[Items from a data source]
==================================================

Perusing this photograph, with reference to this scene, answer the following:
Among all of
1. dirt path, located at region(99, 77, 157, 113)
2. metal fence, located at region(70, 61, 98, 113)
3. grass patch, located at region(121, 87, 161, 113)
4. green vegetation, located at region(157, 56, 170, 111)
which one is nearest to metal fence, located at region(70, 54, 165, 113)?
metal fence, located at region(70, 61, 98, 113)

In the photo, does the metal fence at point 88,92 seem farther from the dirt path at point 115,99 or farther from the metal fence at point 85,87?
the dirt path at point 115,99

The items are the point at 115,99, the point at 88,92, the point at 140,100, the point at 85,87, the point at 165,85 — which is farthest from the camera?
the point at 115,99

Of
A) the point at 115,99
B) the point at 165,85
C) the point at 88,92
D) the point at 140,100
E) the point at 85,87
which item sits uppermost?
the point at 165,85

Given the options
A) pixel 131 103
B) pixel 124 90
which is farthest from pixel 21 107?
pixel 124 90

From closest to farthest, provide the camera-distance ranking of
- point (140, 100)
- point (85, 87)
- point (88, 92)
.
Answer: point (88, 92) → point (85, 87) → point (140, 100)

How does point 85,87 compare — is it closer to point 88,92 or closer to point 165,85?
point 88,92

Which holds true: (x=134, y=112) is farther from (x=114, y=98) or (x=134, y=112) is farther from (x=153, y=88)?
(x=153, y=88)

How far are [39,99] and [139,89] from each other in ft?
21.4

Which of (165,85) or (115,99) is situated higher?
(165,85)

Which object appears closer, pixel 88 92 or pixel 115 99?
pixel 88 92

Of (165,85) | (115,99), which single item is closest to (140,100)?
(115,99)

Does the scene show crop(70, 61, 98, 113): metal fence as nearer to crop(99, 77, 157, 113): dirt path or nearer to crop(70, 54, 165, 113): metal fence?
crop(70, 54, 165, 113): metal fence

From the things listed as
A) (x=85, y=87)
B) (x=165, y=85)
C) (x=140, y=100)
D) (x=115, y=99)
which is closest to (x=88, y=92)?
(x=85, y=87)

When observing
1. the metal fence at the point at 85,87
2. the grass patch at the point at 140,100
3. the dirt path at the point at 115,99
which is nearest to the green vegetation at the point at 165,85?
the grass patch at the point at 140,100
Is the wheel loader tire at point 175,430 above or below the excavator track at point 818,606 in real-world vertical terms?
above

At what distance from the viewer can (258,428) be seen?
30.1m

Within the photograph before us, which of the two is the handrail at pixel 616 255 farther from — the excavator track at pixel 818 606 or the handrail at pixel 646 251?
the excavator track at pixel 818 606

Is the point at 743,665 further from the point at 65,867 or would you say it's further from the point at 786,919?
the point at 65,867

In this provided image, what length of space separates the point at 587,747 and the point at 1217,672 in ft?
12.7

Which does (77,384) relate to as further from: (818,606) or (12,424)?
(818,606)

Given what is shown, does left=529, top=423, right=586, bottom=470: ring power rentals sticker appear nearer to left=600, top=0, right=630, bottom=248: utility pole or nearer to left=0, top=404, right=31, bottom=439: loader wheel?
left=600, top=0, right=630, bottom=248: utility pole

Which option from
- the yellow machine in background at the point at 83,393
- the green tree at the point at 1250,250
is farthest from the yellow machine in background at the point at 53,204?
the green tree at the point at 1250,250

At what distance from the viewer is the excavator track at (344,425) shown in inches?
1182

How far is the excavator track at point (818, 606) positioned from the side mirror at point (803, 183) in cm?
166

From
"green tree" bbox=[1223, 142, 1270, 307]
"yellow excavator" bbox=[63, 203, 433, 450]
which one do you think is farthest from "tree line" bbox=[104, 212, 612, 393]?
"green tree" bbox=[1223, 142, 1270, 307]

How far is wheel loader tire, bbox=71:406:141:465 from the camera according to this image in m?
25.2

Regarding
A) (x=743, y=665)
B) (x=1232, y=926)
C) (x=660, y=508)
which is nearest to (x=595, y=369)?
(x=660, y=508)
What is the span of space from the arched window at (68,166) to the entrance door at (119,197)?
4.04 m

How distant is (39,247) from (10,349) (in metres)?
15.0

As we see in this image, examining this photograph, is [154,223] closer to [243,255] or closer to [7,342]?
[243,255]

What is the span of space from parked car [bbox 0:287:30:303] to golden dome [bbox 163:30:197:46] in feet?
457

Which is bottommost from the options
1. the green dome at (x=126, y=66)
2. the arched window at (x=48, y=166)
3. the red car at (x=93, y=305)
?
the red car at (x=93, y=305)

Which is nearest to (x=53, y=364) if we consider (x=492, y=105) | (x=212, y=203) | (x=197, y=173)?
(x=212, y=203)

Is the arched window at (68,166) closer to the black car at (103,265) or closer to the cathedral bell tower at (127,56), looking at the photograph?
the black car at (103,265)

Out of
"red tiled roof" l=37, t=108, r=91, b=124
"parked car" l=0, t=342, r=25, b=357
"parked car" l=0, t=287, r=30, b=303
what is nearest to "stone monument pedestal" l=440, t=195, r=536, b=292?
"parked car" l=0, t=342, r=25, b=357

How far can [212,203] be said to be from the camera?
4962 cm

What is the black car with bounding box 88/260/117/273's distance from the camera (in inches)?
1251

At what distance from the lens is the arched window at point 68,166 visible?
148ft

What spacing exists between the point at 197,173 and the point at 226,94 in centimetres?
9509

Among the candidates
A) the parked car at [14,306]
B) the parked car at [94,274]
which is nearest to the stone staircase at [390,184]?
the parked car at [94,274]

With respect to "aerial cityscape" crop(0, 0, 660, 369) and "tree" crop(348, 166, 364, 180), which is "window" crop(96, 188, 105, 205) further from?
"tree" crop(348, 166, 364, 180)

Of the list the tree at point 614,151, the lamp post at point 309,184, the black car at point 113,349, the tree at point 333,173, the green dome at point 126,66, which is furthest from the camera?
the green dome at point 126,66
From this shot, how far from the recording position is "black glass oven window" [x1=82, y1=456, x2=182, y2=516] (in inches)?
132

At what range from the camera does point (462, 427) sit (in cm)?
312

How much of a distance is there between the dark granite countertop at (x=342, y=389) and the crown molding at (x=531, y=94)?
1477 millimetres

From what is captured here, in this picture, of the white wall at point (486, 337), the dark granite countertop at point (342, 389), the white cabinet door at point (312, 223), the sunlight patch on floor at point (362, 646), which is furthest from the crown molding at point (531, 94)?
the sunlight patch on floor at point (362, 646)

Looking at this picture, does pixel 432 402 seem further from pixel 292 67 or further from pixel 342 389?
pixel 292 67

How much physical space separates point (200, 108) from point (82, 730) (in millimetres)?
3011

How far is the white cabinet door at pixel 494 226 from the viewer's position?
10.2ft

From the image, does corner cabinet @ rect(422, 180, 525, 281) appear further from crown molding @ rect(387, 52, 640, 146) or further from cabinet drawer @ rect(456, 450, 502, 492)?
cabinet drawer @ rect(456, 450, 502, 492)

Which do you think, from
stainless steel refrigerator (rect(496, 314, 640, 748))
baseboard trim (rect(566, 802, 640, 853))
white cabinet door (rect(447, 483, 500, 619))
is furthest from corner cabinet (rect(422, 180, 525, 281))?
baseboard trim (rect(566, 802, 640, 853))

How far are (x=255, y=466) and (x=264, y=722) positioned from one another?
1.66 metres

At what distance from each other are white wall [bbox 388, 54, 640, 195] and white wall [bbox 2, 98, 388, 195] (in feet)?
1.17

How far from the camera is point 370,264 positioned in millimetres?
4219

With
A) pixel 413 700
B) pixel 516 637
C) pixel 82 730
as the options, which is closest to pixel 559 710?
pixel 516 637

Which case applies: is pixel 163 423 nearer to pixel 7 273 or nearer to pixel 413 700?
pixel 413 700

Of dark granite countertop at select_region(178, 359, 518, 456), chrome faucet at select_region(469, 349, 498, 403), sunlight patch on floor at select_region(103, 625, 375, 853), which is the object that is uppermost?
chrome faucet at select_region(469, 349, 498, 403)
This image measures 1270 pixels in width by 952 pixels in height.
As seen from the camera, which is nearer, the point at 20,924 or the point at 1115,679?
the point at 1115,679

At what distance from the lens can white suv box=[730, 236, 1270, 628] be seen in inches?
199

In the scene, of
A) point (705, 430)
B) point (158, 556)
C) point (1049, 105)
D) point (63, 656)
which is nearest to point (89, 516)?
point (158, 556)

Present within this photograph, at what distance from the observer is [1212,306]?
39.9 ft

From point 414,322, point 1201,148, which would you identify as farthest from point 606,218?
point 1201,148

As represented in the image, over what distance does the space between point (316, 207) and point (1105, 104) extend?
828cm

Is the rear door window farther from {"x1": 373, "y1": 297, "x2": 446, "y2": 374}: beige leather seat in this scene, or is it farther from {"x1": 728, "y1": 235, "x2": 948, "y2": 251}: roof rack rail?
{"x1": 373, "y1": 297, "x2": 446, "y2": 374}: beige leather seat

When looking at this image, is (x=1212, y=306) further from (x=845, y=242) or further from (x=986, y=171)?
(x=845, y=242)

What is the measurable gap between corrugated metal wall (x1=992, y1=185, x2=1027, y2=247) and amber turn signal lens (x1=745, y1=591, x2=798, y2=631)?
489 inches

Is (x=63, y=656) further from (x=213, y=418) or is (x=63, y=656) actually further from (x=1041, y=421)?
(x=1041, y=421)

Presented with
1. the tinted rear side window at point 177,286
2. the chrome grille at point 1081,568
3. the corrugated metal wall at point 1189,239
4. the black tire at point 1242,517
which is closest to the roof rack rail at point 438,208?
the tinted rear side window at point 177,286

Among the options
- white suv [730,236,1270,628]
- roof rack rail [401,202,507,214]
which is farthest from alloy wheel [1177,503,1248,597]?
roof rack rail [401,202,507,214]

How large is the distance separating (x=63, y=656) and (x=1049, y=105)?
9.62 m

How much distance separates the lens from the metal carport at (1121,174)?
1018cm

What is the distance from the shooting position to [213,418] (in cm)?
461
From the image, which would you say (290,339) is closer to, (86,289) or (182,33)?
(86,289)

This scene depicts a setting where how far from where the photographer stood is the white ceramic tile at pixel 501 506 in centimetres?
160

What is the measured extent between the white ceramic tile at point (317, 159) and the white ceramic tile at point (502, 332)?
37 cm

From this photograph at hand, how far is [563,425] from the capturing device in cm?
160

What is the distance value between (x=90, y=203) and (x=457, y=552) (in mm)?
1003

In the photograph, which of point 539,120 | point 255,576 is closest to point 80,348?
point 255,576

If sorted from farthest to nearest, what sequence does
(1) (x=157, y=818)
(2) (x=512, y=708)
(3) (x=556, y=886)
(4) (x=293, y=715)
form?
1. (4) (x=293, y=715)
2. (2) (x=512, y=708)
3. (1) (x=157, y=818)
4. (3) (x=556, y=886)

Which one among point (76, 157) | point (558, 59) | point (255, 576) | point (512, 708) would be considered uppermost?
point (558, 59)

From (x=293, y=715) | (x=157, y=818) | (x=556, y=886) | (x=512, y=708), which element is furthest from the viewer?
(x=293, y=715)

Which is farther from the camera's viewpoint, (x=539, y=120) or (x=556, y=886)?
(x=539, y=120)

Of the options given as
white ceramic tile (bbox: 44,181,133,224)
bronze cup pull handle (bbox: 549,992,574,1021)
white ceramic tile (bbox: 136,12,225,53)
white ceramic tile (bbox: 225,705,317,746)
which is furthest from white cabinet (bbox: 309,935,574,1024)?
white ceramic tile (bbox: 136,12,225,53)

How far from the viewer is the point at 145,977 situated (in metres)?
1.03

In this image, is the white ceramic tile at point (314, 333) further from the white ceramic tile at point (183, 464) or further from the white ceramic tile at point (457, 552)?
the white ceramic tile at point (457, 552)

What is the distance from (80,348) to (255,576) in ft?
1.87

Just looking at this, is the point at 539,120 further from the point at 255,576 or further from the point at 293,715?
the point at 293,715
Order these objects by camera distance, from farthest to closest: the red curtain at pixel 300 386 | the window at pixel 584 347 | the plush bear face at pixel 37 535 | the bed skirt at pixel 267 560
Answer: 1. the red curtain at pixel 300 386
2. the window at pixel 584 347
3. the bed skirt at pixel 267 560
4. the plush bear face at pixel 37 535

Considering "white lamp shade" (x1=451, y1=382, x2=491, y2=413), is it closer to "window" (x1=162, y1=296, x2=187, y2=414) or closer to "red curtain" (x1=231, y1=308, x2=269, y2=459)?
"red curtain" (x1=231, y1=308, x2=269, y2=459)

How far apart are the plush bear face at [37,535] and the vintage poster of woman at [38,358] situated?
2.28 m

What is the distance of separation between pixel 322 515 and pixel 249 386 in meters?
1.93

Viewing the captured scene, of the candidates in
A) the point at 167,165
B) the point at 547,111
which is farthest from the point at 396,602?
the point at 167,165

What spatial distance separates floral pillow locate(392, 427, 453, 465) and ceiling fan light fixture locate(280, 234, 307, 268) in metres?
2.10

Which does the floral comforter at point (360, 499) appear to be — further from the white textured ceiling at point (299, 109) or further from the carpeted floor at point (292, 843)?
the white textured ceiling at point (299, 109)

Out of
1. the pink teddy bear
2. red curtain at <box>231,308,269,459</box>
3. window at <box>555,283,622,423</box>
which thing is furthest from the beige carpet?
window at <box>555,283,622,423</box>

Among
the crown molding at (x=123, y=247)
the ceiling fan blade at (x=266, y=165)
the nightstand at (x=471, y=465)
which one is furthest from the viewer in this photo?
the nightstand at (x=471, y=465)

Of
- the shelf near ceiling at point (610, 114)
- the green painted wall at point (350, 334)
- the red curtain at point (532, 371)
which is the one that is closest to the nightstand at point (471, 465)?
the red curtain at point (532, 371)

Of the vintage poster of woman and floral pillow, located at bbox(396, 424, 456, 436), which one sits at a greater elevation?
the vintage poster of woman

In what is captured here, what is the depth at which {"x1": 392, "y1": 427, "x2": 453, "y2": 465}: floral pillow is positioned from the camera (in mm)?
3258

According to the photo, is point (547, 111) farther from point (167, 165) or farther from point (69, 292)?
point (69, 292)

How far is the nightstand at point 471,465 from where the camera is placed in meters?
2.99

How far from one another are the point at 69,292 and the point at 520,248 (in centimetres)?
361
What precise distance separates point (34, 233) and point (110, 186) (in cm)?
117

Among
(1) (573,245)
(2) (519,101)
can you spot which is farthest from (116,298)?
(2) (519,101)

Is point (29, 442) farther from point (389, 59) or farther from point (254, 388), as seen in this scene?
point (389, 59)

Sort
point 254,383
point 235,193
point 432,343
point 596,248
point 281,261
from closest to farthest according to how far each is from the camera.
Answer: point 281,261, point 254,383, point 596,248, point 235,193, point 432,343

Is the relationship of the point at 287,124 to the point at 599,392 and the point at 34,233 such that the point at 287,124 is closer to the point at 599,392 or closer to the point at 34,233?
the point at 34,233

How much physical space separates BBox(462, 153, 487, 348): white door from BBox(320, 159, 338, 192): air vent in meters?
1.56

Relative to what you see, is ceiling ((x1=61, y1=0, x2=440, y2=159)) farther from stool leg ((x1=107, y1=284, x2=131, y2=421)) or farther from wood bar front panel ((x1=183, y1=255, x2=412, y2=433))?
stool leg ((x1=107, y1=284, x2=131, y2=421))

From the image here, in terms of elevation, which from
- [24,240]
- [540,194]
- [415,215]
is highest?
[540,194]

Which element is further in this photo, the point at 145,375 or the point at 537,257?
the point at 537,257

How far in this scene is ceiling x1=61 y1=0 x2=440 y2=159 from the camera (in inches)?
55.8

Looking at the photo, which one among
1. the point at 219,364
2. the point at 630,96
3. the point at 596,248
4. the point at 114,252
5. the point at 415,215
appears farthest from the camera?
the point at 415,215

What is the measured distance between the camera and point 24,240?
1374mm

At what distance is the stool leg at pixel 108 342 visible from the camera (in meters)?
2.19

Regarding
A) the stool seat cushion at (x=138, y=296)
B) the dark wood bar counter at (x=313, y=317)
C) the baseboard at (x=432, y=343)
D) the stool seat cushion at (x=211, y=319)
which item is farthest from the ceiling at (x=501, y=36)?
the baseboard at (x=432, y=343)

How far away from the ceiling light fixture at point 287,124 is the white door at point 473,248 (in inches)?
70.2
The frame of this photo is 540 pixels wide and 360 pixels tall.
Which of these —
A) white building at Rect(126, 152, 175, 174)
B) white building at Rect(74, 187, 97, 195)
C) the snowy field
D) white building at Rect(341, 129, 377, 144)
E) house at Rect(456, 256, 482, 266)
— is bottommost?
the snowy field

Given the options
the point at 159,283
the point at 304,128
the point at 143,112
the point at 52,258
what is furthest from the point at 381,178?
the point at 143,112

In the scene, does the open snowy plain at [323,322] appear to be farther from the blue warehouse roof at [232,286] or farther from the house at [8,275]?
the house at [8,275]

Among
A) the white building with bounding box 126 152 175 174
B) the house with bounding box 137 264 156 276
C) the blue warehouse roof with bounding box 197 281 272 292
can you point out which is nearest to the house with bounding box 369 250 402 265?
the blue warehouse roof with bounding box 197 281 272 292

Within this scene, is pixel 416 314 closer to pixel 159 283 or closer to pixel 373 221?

==================================================

__Problem details__: Nothing but the lines from the line with "In the scene, does" to the last line of the listing above should appear; please retype them exactly, both ends included.

__Right answer__:
In the scene, does the open snowy plain at [323,322] appear to be farther from the blue warehouse roof at [232,286] or farther from the house at [8,275]?
the house at [8,275]

Among
A) the white building with bounding box 126 152 175 174
B) the house with bounding box 137 264 156 276
C) the blue warehouse roof with bounding box 197 281 272 292
can you point out which is nearest to the house with bounding box 369 250 402 265?
the blue warehouse roof with bounding box 197 281 272 292

Within this scene, is pixel 416 314 closer to pixel 159 283 or closer to pixel 373 221?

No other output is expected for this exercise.